■ Records from a collection ■
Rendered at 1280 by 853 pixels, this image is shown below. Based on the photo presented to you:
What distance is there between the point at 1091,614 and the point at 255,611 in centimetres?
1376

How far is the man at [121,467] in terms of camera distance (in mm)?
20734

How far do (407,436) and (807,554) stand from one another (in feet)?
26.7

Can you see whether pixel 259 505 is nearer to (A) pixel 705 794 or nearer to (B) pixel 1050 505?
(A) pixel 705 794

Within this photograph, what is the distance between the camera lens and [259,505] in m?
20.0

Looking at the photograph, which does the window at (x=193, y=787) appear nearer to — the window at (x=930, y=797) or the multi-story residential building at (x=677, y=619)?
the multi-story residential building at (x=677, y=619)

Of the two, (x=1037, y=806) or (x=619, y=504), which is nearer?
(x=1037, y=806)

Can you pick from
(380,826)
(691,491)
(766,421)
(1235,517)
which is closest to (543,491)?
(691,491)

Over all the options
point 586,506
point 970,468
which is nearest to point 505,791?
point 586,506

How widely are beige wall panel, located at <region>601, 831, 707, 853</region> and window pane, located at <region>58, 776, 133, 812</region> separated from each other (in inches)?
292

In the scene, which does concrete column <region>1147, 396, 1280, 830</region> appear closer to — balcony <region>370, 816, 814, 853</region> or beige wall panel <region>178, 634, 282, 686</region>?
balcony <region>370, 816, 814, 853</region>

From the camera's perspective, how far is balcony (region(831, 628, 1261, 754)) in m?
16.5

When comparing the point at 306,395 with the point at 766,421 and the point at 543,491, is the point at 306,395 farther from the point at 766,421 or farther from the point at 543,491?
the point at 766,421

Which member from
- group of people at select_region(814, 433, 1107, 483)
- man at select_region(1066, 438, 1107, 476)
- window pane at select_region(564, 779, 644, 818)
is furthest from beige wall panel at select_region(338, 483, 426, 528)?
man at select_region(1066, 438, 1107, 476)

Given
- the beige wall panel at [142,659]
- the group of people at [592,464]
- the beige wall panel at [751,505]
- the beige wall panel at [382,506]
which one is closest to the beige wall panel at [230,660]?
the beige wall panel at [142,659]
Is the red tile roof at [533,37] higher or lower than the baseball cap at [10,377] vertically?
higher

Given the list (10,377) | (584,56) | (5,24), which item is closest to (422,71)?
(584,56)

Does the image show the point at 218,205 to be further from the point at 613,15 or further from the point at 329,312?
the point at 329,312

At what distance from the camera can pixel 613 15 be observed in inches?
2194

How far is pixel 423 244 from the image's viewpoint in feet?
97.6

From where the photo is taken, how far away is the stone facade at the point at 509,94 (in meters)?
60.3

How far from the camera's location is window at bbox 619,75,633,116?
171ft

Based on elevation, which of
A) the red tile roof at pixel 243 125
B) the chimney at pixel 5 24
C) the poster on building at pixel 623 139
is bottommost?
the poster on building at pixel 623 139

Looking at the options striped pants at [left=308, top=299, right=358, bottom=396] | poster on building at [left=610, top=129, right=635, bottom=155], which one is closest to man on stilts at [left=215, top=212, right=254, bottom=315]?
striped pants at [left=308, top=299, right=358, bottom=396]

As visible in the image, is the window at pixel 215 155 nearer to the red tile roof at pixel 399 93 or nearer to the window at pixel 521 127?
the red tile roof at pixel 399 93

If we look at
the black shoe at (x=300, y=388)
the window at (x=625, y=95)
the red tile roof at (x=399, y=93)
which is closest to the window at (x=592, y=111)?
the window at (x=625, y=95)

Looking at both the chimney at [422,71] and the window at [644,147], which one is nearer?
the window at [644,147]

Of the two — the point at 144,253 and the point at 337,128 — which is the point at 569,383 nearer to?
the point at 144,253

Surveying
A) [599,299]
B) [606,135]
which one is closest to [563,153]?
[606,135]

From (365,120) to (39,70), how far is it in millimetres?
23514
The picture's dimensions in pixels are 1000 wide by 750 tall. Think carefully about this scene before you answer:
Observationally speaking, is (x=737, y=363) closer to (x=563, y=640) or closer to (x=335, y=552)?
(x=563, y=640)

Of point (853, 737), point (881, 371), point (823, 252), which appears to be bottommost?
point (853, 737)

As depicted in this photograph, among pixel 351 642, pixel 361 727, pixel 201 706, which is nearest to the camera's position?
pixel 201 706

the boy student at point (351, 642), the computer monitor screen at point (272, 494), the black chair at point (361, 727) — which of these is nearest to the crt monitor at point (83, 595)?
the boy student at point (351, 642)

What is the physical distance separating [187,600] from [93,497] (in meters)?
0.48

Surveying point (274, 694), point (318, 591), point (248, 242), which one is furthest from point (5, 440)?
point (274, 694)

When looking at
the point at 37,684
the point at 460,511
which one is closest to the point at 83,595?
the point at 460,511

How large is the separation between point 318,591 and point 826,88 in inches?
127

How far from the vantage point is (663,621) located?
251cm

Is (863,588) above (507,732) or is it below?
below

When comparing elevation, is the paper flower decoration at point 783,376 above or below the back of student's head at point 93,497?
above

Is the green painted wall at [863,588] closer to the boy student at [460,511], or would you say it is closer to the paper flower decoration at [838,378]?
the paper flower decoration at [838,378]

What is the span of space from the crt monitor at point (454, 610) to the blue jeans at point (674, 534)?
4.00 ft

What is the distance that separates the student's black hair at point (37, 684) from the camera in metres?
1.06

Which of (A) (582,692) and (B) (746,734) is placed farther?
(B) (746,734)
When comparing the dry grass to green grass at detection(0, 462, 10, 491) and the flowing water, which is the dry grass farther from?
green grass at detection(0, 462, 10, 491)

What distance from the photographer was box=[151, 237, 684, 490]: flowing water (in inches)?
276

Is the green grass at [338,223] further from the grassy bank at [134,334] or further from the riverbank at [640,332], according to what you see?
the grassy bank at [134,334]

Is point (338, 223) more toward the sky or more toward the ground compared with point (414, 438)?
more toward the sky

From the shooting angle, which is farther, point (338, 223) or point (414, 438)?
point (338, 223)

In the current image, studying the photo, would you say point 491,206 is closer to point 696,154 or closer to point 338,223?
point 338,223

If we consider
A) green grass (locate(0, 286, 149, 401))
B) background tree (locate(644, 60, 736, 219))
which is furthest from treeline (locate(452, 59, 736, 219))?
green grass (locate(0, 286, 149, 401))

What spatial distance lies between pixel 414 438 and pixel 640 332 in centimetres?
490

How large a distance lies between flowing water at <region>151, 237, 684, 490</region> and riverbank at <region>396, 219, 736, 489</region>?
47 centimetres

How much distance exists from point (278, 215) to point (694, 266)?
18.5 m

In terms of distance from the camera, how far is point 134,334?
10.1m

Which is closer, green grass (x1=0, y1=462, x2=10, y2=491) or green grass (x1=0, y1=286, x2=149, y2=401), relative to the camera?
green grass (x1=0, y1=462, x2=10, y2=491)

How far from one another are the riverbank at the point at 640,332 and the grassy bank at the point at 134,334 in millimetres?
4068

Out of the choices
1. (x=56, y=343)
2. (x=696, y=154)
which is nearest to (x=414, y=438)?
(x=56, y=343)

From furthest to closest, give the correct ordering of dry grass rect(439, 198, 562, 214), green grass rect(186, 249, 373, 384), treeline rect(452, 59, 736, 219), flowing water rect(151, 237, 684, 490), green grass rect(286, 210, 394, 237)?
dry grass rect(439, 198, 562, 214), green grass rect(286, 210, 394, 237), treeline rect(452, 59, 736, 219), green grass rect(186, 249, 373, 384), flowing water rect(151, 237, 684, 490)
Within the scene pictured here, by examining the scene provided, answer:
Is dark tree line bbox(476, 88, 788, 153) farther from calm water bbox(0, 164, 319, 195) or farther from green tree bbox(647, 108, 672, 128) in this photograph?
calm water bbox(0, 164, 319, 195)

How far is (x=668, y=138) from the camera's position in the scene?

■ Required work ■
Copy every record exactly as presented.

■ Output of the task ■
Rendered at 1280 by 853 pixels, this image is shown below. Based on the photo presented to you:
What distance is there between the point at 1091,614 and the point at 255,611 in centimetres?
1376

How far is the man at [121,467] in terms of camera distance (in mm)?
20734

How far do (407,436) and (807,554) stand from one another (in feet)?
26.7

Can you see whether pixel 259 505 is nearer to (A) pixel 705 794 or nearer to (B) pixel 1050 505?
(A) pixel 705 794

Within this photograph, what is the distance between the camera lens and [259,505] in m?
20.0

Looking at the photograph, which does the window at (x=193, y=787) appear nearer to — the window at (x=930, y=797) or the multi-story residential building at (x=677, y=619)?
the multi-story residential building at (x=677, y=619)

Of the two, (x=1037, y=806) or (x=619, y=504), which is nearer?
(x=1037, y=806)

Can you pick from
(380,826)
(691,491)
(766,421)
(1235,517)
which is closest to (543,491)?
(691,491)

Over all the options
point 586,506
point 970,468
which is nearest to point 505,791?
point 586,506

How widely are beige wall panel, located at <region>601, 831, 707, 853</region> and window pane, located at <region>58, 776, 133, 812</region> separated from each other (in inches)?
292

In the scene, which does concrete column <region>1147, 396, 1280, 830</region> appear closer to — balcony <region>370, 816, 814, 853</region> or beige wall panel <region>178, 634, 282, 686</region>?
balcony <region>370, 816, 814, 853</region>

From the camera's perspective, how far is balcony (region(831, 628, 1261, 754)) in m?
16.5

When comparing the point at 306,395 with the point at 766,421 and the point at 543,491, is the point at 306,395 farther from the point at 766,421 or farther from the point at 543,491?
the point at 766,421

Which member from
- group of people at select_region(814, 433, 1107, 483)
- man at select_region(1066, 438, 1107, 476)
- window pane at select_region(564, 779, 644, 818)
is furthest from beige wall panel at select_region(338, 483, 426, 528)?
man at select_region(1066, 438, 1107, 476)

Given
- the beige wall panel at [142,659]
- the group of people at [592,464]
- the beige wall panel at [751,505]
- the beige wall panel at [382,506]
which one is closest to the beige wall panel at [230,660]?
the beige wall panel at [142,659]
Is the red tile roof at [533,37] higher or lower than the baseball cap at [10,377] vertically?
higher

Given the list (10,377) | (584,56) | (5,24), which item is closest to (422,71)?
(584,56)

Does the image show the point at 218,205 to be further from the point at 613,15 or further from the point at 329,312?
the point at 329,312

At what distance from the camera can pixel 613 15 be observed in inches?
2194

How far is pixel 423 244 from the image's viewpoint in feet?
97.6

From where the photo is taken, how far away is the stone facade at the point at 509,94 (in meters)?
60.3

How far from the camera's location is window at bbox 619,75,633,116?
171ft

Based on elevation, which of
A) the red tile roof at pixel 243 125
B) the chimney at pixel 5 24
C) the poster on building at pixel 623 139
is bottommost?
the poster on building at pixel 623 139

Looking at the options striped pants at [left=308, top=299, right=358, bottom=396] | poster on building at [left=610, top=129, right=635, bottom=155], which one is closest to man on stilts at [left=215, top=212, right=254, bottom=315]?
striped pants at [left=308, top=299, right=358, bottom=396]

As visible in the image, is the window at pixel 215 155 nearer to the red tile roof at pixel 399 93 or nearer to the window at pixel 521 127?
the red tile roof at pixel 399 93

If we look at
the black shoe at (x=300, y=388)
the window at (x=625, y=95)
the red tile roof at (x=399, y=93)
which is closest to the window at (x=592, y=111)?
the window at (x=625, y=95)

Looking at both the chimney at [422,71] and the window at [644,147], which one is nearer?
the window at [644,147]

Of the two — the point at 144,253 and the point at 337,128 — which is the point at 569,383 nearer to?
the point at 144,253

Surveying
A) [599,299]
B) [606,135]
which one is closest to [563,153]?
[606,135]

From (365,120) to (39,70), how far is it in millimetres?
23514
The picture's dimensions in pixels are 1000 wide by 750 tall. Think carefully about this scene before you answer:
Observationally speaking, is (x=737, y=363) closer to (x=563, y=640) or closer to (x=335, y=552)?
(x=563, y=640)

Of point (853, 737), point (881, 371), point (823, 252), which appears to be bottommost?
point (853, 737)

As depicted in this photograph, among pixel 351 642, pixel 361 727, pixel 201 706, which is nearest to the camera's position?
pixel 201 706

the boy student at point (351, 642), the computer monitor screen at point (272, 494), the black chair at point (361, 727) — which of these is nearest to the crt monitor at point (83, 595)?
the boy student at point (351, 642)

What is the physical distance separating [187,600] from [93,497] (in meters)?
0.48

Surveying point (274, 694), point (318, 591), point (248, 242), which one is furthest from point (5, 440)?
point (274, 694)

When looking at
the point at 37,684
the point at 460,511
which one is closest to the point at 83,595?
the point at 460,511

How large is the separation between point 318,591 and point 826,88 in inches?
127

How far from the vantage point is (663,621) located?
251cm

Is (863,588) above (507,732) or is it below?
below

When comparing elevation, is the paper flower decoration at point 783,376 above or below the back of student's head at point 93,497?
above

Is the green painted wall at [863,588] closer to the boy student at [460,511], or would you say it is closer to the paper flower decoration at [838,378]?
the paper flower decoration at [838,378]

What is the span of space from the crt monitor at point (454, 610) to the blue jeans at point (674, 534)?
4.00 ft

What is the distance that separates the student's black hair at point (37, 684) from the camera in metres?
1.06

Which of (A) (582,692) and (B) (746,734) is placed farther?
(B) (746,734)
When comparing the dry grass to green grass at detection(0, 462, 10, 491) and the flowing water, which is the dry grass farther from?
green grass at detection(0, 462, 10, 491)

What distance from the photographer was box=[151, 237, 684, 490]: flowing water (in inches)?
276

Is the green grass at [338,223] further from the grassy bank at [134,334] or further from the riverbank at [640,332], according to what you see?
the grassy bank at [134,334]

Is point (338, 223) more toward the sky or more toward the ground compared with point (414, 438)?
more toward the sky

From the shooting angle, which is farther, point (338, 223) or point (414, 438)?
point (338, 223)

In the current image, studying the photo, would you say point 491,206 is closer to point 696,154 or closer to point 338,223?
point 338,223

If we consider
A) green grass (locate(0, 286, 149, 401))
B) background tree (locate(644, 60, 736, 219))
which is furthest from treeline (locate(452, 59, 736, 219))?
green grass (locate(0, 286, 149, 401))

What spatial distance lies between pixel 414 438 and pixel 640 332 in centimetres?
490

How large a distance lies between flowing water at <region>151, 237, 684, 490</region> and riverbank at <region>396, 219, 736, 489</region>?
47 centimetres

How much distance exists from point (278, 215) to point (694, 266)?
18.5 m

In terms of distance from the camera, how far is point 134,334?
10.1m

Which is closer, green grass (x1=0, y1=462, x2=10, y2=491) or green grass (x1=0, y1=286, x2=149, y2=401), relative to the camera?
green grass (x1=0, y1=462, x2=10, y2=491)

How far from one another are the riverbank at the point at 640,332 and the grassy bank at the point at 134,334 in millimetres?
4068

Out of the choices
1. (x=56, y=343)
2. (x=696, y=154)
which is nearest to (x=414, y=438)?
(x=56, y=343)

From furthest to closest, give the correct ordering of dry grass rect(439, 198, 562, 214), green grass rect(186, 249, 373, 384), treeline rect(452, 59, 736, 219), flowing water rect(151, 237, 684, 490), green grass rect(286, 210, 394, 237)?
dry grass rect(439, 198, 562, 214), green grass rect(286, 210, 394, 237), treeline rect(452, 59, 736, 219), green grass rect(186, 249, 373, 384), flowing water rect(151, 237, 684, 490)
Within the scene pictured here, by examining the scene provided, answer:
Is dark tree line bbox(476, 88, 788, 153) farther from calm water bbox(0, 164, 319, 195) or farther from green tree bbox(647, 108, 672, 128) in this photograph?
calm water bbox(0, 164, 319, 195)

How far is (x=668, y=138) from the camera's position in the scene?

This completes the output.